The mmtdiff package implements the moment-matching approximation for differences of non-standardized t-distributed random variables in both univariate and multivariate settings.

Installation

# Install from GitHub (once available)
# devtools::install_github("yamagubed/mmtdiff")

# Or install locally
devtools::install_local("path/to/mmtdiff")

Usage

Univariate Case

library(mmtdiff)

# Basic example
result <- mm_tdiff_univariate(
  mu1 = 0, sigma1 = 1, nu1 = 10,
  mu2 = 0, sigma2 = 1.5, nu2 = 15
)
print(result)

# Distribution functions
dtdiff(0, result)           # Density
ptdiff(0, result)           # CDF
qtdiff(c(0.025, 0.975), result)  # Quantiles
samples <- rtdiff(1000, result)  # Random generation

Multivariate Case (Independent Components)

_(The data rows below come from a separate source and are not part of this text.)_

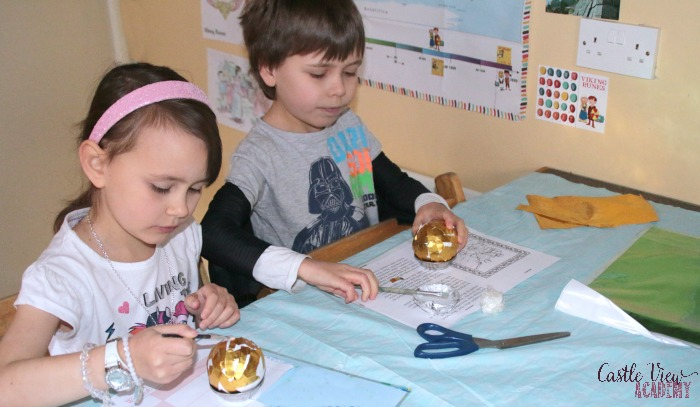 Making a Golden Snitch craft at Castle View Academy homeschool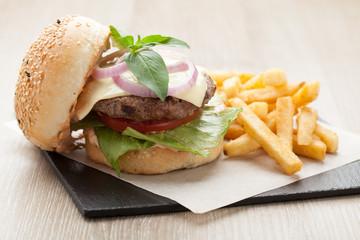 Wheat beef sandwich hamburger, fried potatoes, ketchup served fo
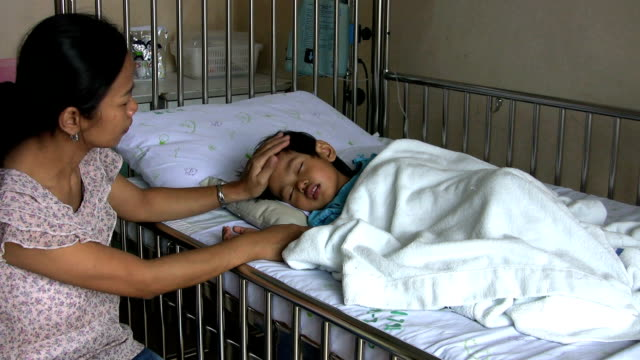 Mother Checks On Her Sick Boy In The Hospital video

result <- mm_tdiff_multivariate_independent(
  mu1 = c(0, 1), 
  sigma1 = c(1, 1.5), 
  nu1 = c(10, 12),
  mu2 = c(0, 0), 
  sigma2 = c(1.2, 1), 
  nu2 = c(15, 20)
)

Multivariate Case (General Covariance)

Sigma1 <- matrix(c(1, 0.3, 0.3, 1), 2, 2)
Sigma2 <- matrix(c(1.5, 0.5, 0.5, 1.2), 2, 2)

result <- mm_tdiff_multivariate_general(
  mu1 = c(0, 1), 
  Sigma1 = Sigma1, 
  nu1 = 10,
  mu2 = c(0, 0), 
  Sigma2 = Sigma2, 
  nu2 = 15
)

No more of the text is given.